==== TEXT SEGMENT ====
Serve Files with Custom Formats

Out of the box, Tiled can serve a directory of files that have common formats with recognizable file names like *.csv, *.tiff, or *.h5. In this guide, we will configure it to recognize files that have nonstandard (e.g. custom) names and/or custom formats.

Note

Tiled is not limited to serving data from files.

Large deployements typically involve a database, supporting fast search on metadata, and perhaps external files or “blob stores” with large data.

But starting with files is a good way to get rolling with Tiled.

Formats are named using “MIME types”

Tiled refers to formats using a web standard called MIME types. MIME types look like:

text/csv
image/png
application/x-hdf5

There is an official list of registered MIME types, and if an official one exists we use it. If a format is not registered, then the standard tells us to use text/x-SOMETHING if the format is textual or application/x-SOMETHING if it is binary. For example, we use text/x-xdi for XDI and applicaiton/x-hdf5 for HDF5, formats which are not registered.

Case 1: Unfamiliar File Extension

Suppose you have data files that are formatted in a supported format like CSVs. If they were named *.csv then Tiled could handle them natively without any additional configuration:

tiled serve directory path/to/directory

But if they use some unusual extension like *.stuff Tiled needs to be told that it should read *.stuff files like CSVs.
==== EXCERPTED RECORDS ====
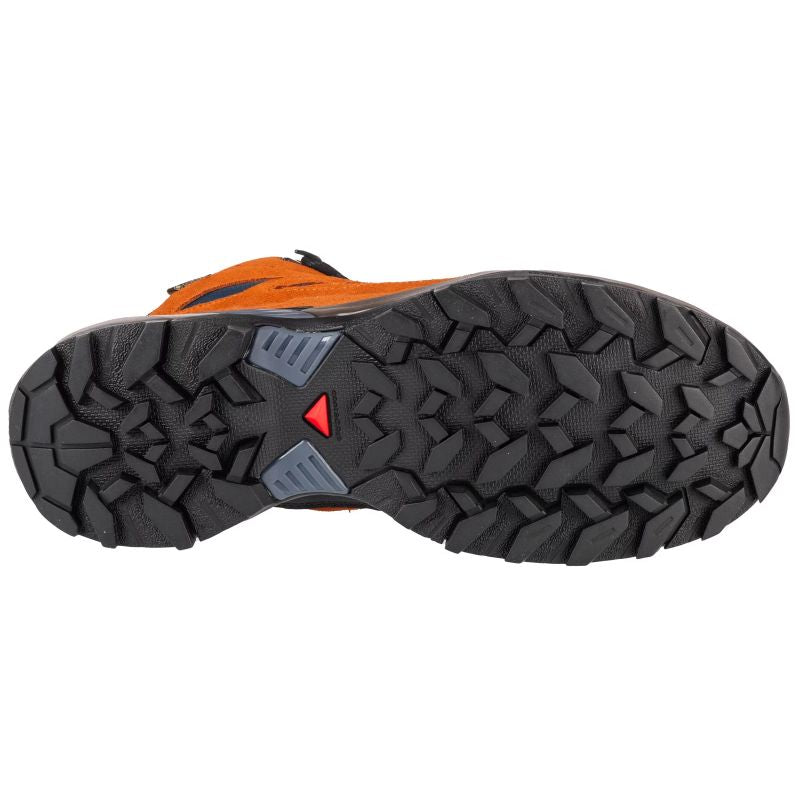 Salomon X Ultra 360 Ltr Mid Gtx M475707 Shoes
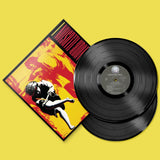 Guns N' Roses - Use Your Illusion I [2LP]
====
==== EXCERPTED RECORDS ====
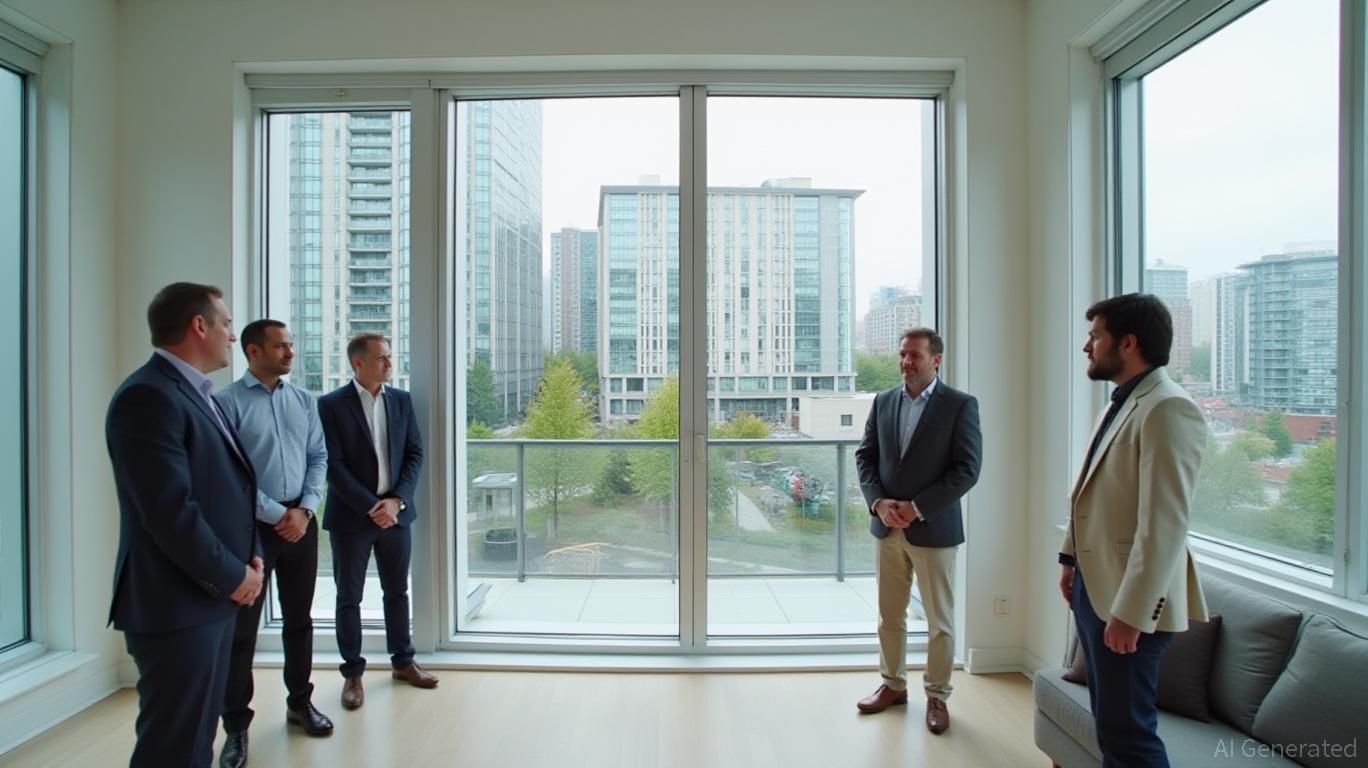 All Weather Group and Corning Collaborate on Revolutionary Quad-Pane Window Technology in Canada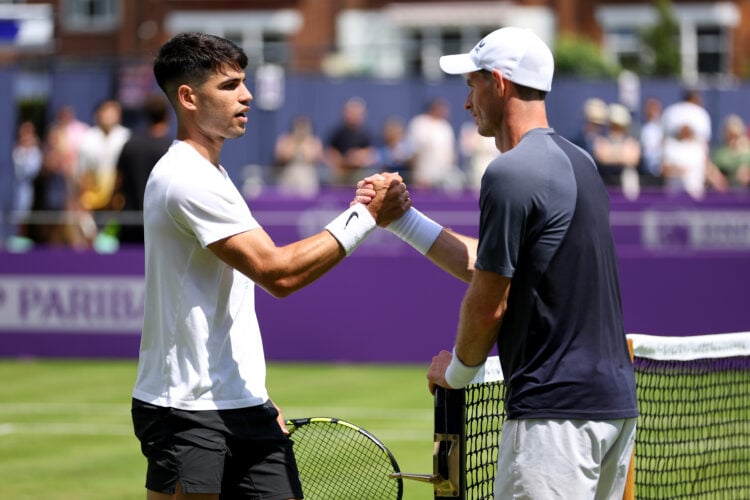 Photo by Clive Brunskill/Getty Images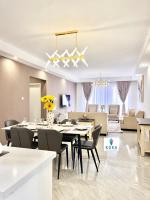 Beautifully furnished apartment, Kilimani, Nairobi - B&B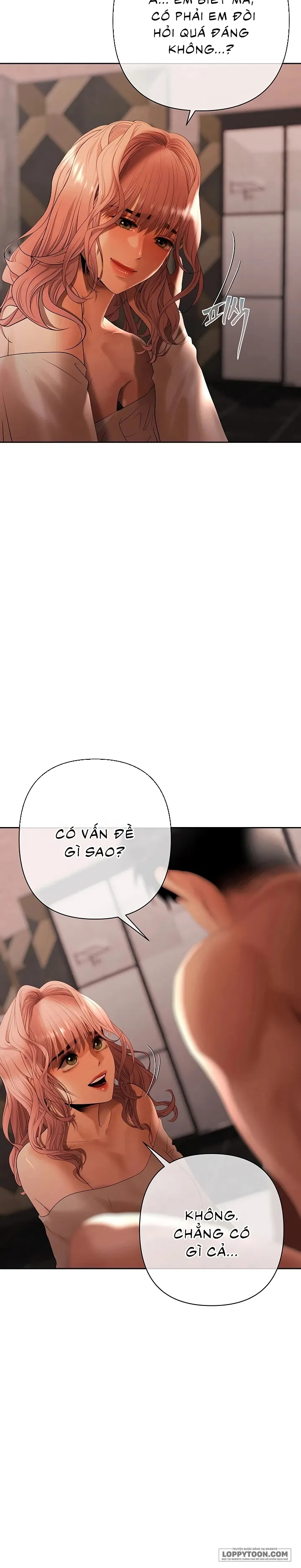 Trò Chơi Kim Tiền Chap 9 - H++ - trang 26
====
= TASK REQUIREMENTS =
**1)** Which file-name patterns of the form *.extension does the Tiled guide mention? Give each one once.
**2)** Write out everything in the Tiled guide from "Serve Files with" down to "and/or custom formats.", word for word.

= EXERCISE RESULTS =
**1)**
*.csv
*.tiff
*.h5
*.stuff

**2)**
Serve Files with Custom Formats

Out of the box, Tiled can serve a directory of files that have common formats with recognizable file names like *.csv, *.tiff, or *.h5. In this guide, we will configure it to recognize files that have nonstandard (e.g. custom) names and/or custom formats.